Posted by Matt Hagy on May 23, 2020.

We can now store arbitrarily complex data in our key/value store using newly developed support for semi-structured data (e.g., JSON). Our latest project, Document Storage Engine for Semi-Structured Data, generalize our partitioned, log-structured merge-tree (LSMTree) key/value store to use generic and expendable serialization formats. Further, we develop a new data model for documents that is similar to JSON, including types such as integers, strings, arrays, and maps. A serialization protocol is developed to allow storing documents in the LSMTree. You can see a description of the serialization format and examples in the following diagram.

Document serialization scheme

To test out our new data store, we consider a dataset of 147 million Reddit comments (185 GB) by pushshift.io. Each comment is encoded in JSON format as shown in the following example.

{
  "all_awardings": [],
  "associated_award": null,
  "author": "frankylovee",
  "author_created_utc": 1440098192,
  "author_flair_background_color": null,
  "author_flair_css_class": null,
  "author_flair_richtext": [],
  "author_flair_template_id": null,
  "author_flair_text": null,
  "author_flair_text_color": null,
  "author_flair_type": "text",
  "author_fullname": "t2_ppvut",
  "author_patreon_flair": false,
  "awarders": [],
  "body": "I try not to feed my cat when she screams at me, but she literally will not stop until I do.\n\nEdit: cat tax https://imgur.com/gallery/v70Fh85",
  "can_gild": true,
  "can_mod_post": false,
  "collapsed": false,
  "collapsed_reason": null,
  "controversiality": 0,
  "created_utc": 1564617600,
  "distinguished": null,
  "edited": 1564710503,
  "gilded": 0,
  "gildings": {},
  "id": "evn2i5p",
  "is_submitter": false,
  "link_id": "t3_ckej3g",
  "locked": false,
  "no_follow": true,
  "parent_id": "t3_ckej3g",
  "permalink": "/r/AnimalsBeingJerks/comments/ckej3g/dont_encourage_the_screaming_kitten/evn2i5p/",
  "quarantined": false,
  "removal_reason": null,
  "retrieved_on": 1573370605,
  "score": 109,
  "send_replies": true,
  "steward_reports": [],
  "stickied": false,
  "subreddit": "AnimalsBeingJerks",
  "subreddit_id": "t5_2wfjv",
  "subreddit_name_prefixed": "r/AnimalsBeingJerks",
  "subreddit_type": "public",
  "total_awards_received": 0
}

Benchmarking is performed to quantify the performance of the new document store with different configuration options and different degrees of concurrency.

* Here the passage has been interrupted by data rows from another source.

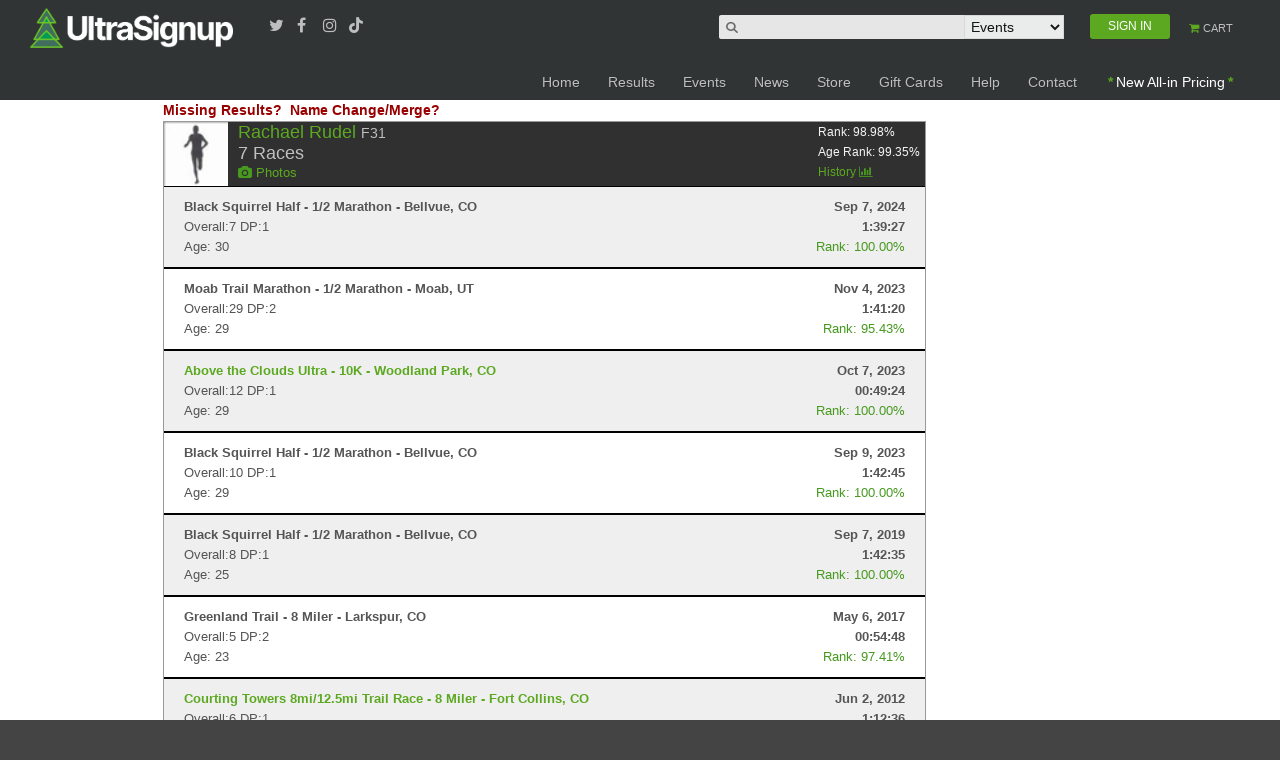

--- FILE ---
content_type: text/html; charset=utf-8
request_url: https://www.google.com/recaptcha/api2/aframe
body_size: 182
content:
<!DOCTYPE HTML><html><head><meta http-equiv="content-type" content="text/html; charset=UTF-8"></head><body><script nonce="ok_vd0IDUqF9b15hg6-W0Q">/** Anti-fraud and anti-abuse applications only. See google.com/recaptcha */ try{var clients={'sodar':'https://pagead2.googlesyndication.com/pagead/sodar?'};window.addEventListener("message",function(a){try{if(a.source===window.parent){var b=JSON.parse(a.data);var c=clients[b['id']];if(c){var d=document.createElement('img');d.src=c+b['params']+'&rc='+(localStorage.getItem("rc::a")?sessionStorage.getItem("rc::b"):"");window.document.body.appendChild(d);sessionStorage.setItem("rc::e",parseInt(sessionStorage.getItem("rc::e")||0)+1);localStorage.setItem("rc::h",'1768652605881');}}}catch(b){}});window.parent.postMessage("_grecaptcha_ready", "*");}catch(b){}</script></body></html>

We find that that the full dataset of 147 million Reddit comments can be loaded in between 15 and 33 minutes. Loading rates for different benchmarking trials are shown in the following figure.

Rate of loading documents

Additionally, we benchmark and analyze the performance of fetching documents from the store.

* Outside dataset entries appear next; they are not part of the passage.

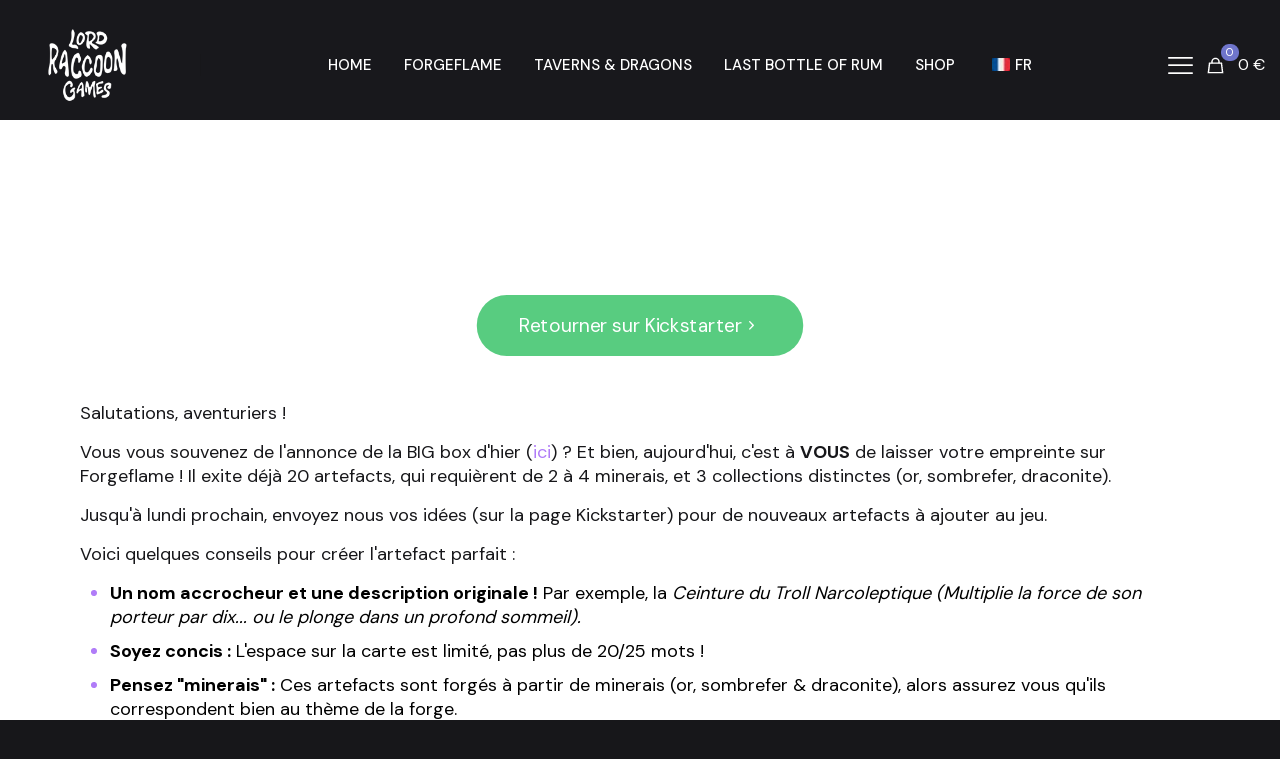

--- FILE ---
content_type: text/css
request_url: https://lordraccoon.fr/wp-content/uploads/betheme/css/post-101260.css?ver=1769034763
body_size: 311
content:
.mcb-section .mcb-wrap .mcb-item-h565xw42ue{text-align:center;}.mcb-section .mcb-wrap .mcb-item-h565xw42ue .button{background-color:#58cc80;}.mcb-section .mcb-wrap .mcb-item-h565xw42ue .mcb-column-inner-h565xw42ue{padding-right:20px;padding-bottom:20px;padding-left:20px;padding-top:20px;margin-right:20px;margin-bottom:20px;margin-left:20px;margin-top:20px;}.mcb-section .mcb-wrap .mcb-item-9qllip7i .column_attr{font-size:18px;}.mcb-section .mcb-wrap .mcb-item-9qllip7i .mcb-column-inner-9qllip7i{padding-top:0px;padding-right:0px;padding-bottom:0px;padding-left:0px;margin-top:10px;margin-right:10px;margin-bottom:10px;margin-left:10px;}.mcb-section .mcb-wrap .mcb-item-v8w5x4jum .mcb-column-inner-v8w5x4jum{margin-bottom:20px;}.mcb-section .mcb-wrap .mcb-item-7daairuy .column_attr{font-size:18px;}.mcb-section .mcb-wrap .mcb-item-7daairuy .mcb-column-inner-7daairuy{margin-top:10px;margin-right:10px;margin-bottom:10px;margin-left:10px;}.mcb-section .mcb-wrap .mcb-item-avdlq8id .column_attr{font-size:18px;}.mcb-section .mcb-wrap .mcb-item-avdlq8id .mcb-column-inner-avdlq8id{margin-top:10px;margin-right:10px;margin-bottom:10px;margin-left:10px;}.mcb-section .mcb-wrap .mcb-item-c3193f9db{text-align:center;}.mcb-section .mcb-wrap .mcb-item-c3193f9db .button{background-color:#58cc80;}.mcb-section .mcb-wrap .mcb-item-c3193f9db .mcb-column-inner-c3193f9db{padding-right:20px;padding-bottom:20px;padding-left:20px;padding-top:20px;margin-right:20px;margin-bottom:20px;margin-left:20px;margin-top:20px;}.mcb-section .mcb-wrap-f6cc2c576 > .mcb-wrap-inner-f6cc2c576{padding-bottom:0px;padding-right:60px;padding-left:60px;padding-top:0px;margin-top:0px;margin-right:0px;margin-bottom:0px;margin-left:0px;justify-content:center;}section.mcb-section-2f1bb3561{padding-top:110px;padding-bottom:70px;}section.mcb-section-2f1bb3561 .mcb-section-inner-2f1bb3561{align-items:center;}

--- FILE ---
content_type: text/css
request_url: https://lordraccoon.fr/wp-content/uploads/betheme/css/post-100783.css?ver=1769034763
body_size: 592
content:
.mcb-section .mcb-wrap .mcb-item-18a028440{width:120px;}.mcb-section .mcb-wrap .mcb-item-yqaijx25e .title,.mcb-section .mcb-wrap .mcb-item-yqaijx25e .title a{color:#B2B2B2;}.mcb-section .mcb-wrap .mcb-item-yqaijx25e .title{background-position:center center;}.mcb-section .mcb-wrap .mcb-item-yqaijx25e .mcb-column-inner-yqaijx25e{margin-bottom:20px;}.mcb-section .mcb-wrap-77f64ff8b > .mcb-wrap-inner-77f64ff8b{padding-right:0px;margin-right:80px;}.mcb-section .mcb-wrap .mcb-item-sfxd0j4i .title,.mcb-section .mcb-wrap .mcb-item-sfxd0j4i .title a{color:#B2B2B2;}.mcb-section .mcb-wrap .mcb-item-sfxd0j4i .title{background-position:center center;}.mcb-section .mcb-wrap .mcb-item-sfxd0j4i .mcb-column-inner-sfxd0j4i{margin-bottom:30px;}.mcb-section .mcb-wrap .mcb-item-yynleond .title,.mcb-section .mcb-wrap .mcb-item-yynleond .title a{color:#FFFFFF;}.mcb-section .mcb-wrap .mcb-item-yynleond .title{font-size:24px;background-position:center center;}.mcb-section .mcb-wrap .mcb-item-yynleond .mcb-column-inner-yynleond{margin-bottom:20px;}.mcb-section .mcb-wrap .mcb-item-t3k1mkq .icon-wrapper{width:auto;margin-bottom:10px;margin-left:10px;margin-right:10px;margin-top:10px;}.mcb-section .mcb-wrap .mcb-item-t3k1mkq .icon-wrapper i{font-size:30px;color:#b07cf8;}.mcb-section .mcb-wrap .mcb-item-t3k1mkq .mfn-icon-box:hover .icon-wrapper i{color:#d8bbff;}.mcb-section .mcb-wrap .mcb-item-t3k1mkq .mcb-column-inner-t3k1mkq{margin-right:2px;margin-left:2px;margin-top:5px;margin-bottom:5px;}.mcb-section .mcb-wrap .mcb-item-8qseq5dn .icon-wrapper{width:auto;margin-bottom:10px;margin-left:10px;margin-right:10px;margin-top:10px;}.mcb-section .mcb-wrap .mcb-item-8qseq5dn .icon-wrapper i{font-size:30px;color:#b07cf8;}.mcb-section .mcb-wrap .mcb-item-8qseq5dn .mfn-icon-box:hover .icon-wrapper i{color:#d8bbff;}.mcb-section .mcb-wrap .mcb-item-8qseq5dn .mcb-column-inner-8qseq5dn{margin-right:2px;margin-left:2px;margin-top:5px;margin-bottom:5px;}.mcb-section .mcb-wrap .mcb-item-5277ff564 .column_attr{text-align:center;}.mcb-section .mcb-wrap .mcb-item-5277ff564 .mcb-column-inner-5277ff564{padding-bottom:0px;margin-bottom:0px;}.mcb-section .mcb-wrap-204b51990 > .mcb-wrap-inner-204b51990{padding-top:30px;padding-bottom:0px;padding-left:0px;margin-bottom:-15px;border-style:solid;border-color:rgba(255,255,255,0.15);border-width:1px 0 0 0;}section.mcb-section-7e519c3f7{padding-top:90px;padding-bottom:40px;background-color:#101015;}section.mcb-section-7e519c3f7 .mcb-section-inner-7e519c3f7{justify-content:center;}@media(max-width: 959px){.mcb-section .mcb-wrap-77f64ff8b > .mcb-wrap-inner-77f64ff8b{margin-right:0px;}}@media(max-width: 767px){.mcb-section .mcb-wrap-cb7f85061{align-self:center;}.mcb-section .mcb-wrap .mcb-item-yqaijx25e .title{text-align:center;}.mcb-section .mcb-wrap .mcb-item-w8v2pn0en .column_attr{text-align:justify;}.mcb-section .mcb-wrap .mcb-item-sfxd0j4i .title{text-align:center;}.mcb-section .mcb-wrap .mcb-item-yynleond .title{text-align:center;font-size:18px;}section.mcb-section-7e519c3f7{padding-top:80px;}}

Rate of GET for different thread counts and number of partitions

It is interesting that performance continues to scale all the way up to 64 threads, even though the machine only has 36 vCPUs. This suggests that GET operations are not heavily compute-bound despite the need to deserialize entries from disk. Additionally, we find minor different in performance for 4 versus 8 partitions. This makes sense as only read operations are performed in this benchmarking and therefore there is no lock contention between threads as could be ameliorated with higher partition counts.

Lastly, we benchmark the performance of updating a comment, which consists of fetching the current document, incrementing its score, and then writing the updating value back to the store.

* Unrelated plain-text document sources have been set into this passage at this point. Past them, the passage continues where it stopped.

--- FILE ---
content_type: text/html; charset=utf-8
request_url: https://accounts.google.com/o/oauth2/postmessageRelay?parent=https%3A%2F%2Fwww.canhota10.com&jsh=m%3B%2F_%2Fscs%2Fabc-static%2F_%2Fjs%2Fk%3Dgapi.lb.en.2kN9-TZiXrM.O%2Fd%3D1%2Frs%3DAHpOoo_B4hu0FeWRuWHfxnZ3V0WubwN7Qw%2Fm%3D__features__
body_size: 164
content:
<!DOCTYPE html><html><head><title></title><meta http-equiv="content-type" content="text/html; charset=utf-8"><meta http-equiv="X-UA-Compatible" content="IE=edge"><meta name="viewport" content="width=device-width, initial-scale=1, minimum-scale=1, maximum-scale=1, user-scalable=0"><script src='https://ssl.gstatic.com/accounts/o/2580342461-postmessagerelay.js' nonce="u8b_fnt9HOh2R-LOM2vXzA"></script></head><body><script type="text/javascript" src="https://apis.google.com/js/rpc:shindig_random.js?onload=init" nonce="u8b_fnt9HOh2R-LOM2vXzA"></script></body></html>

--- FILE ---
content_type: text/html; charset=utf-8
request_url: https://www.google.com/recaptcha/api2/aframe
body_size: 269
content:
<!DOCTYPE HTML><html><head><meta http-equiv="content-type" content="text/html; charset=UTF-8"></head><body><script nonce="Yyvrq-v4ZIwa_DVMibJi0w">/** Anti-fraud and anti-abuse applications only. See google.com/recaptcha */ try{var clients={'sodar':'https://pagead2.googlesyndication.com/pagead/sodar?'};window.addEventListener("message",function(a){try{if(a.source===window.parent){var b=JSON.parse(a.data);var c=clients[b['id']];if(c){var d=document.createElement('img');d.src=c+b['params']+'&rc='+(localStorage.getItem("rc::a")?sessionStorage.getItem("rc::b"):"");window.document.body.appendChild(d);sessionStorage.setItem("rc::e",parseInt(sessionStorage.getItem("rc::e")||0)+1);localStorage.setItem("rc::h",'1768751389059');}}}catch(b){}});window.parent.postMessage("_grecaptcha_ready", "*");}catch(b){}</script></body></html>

Rate of Update for different thread counts and number of partitions

These results are quite interesting in that no single partition count outperforms the others for all thread counts. For 32 and fewer threads, the 2 partition cases outperform the other cases. Yet for higher thread count, 4 partitions results in optimal performance. 8 partitions generally under performs relative to the two other cases.

Document storage is significant feature for our prototype database. Further, with semi-structured values, we'll be able to develop support for secondary indexes and partial GET and SET operations, which are valuable features for a storage engine. Secondary indexes have many similarities to a primary index, but one key difference is the secondary key is not necessarily unique and therefore multiple values can be associated with a single secondary key. Hence, we'll need to develop support for associating an arbitrarily large number of values with a single key to implement secondary indexes. I'm currently developing our multi-value key/value store project so check back soon to learn how we can address this challenge.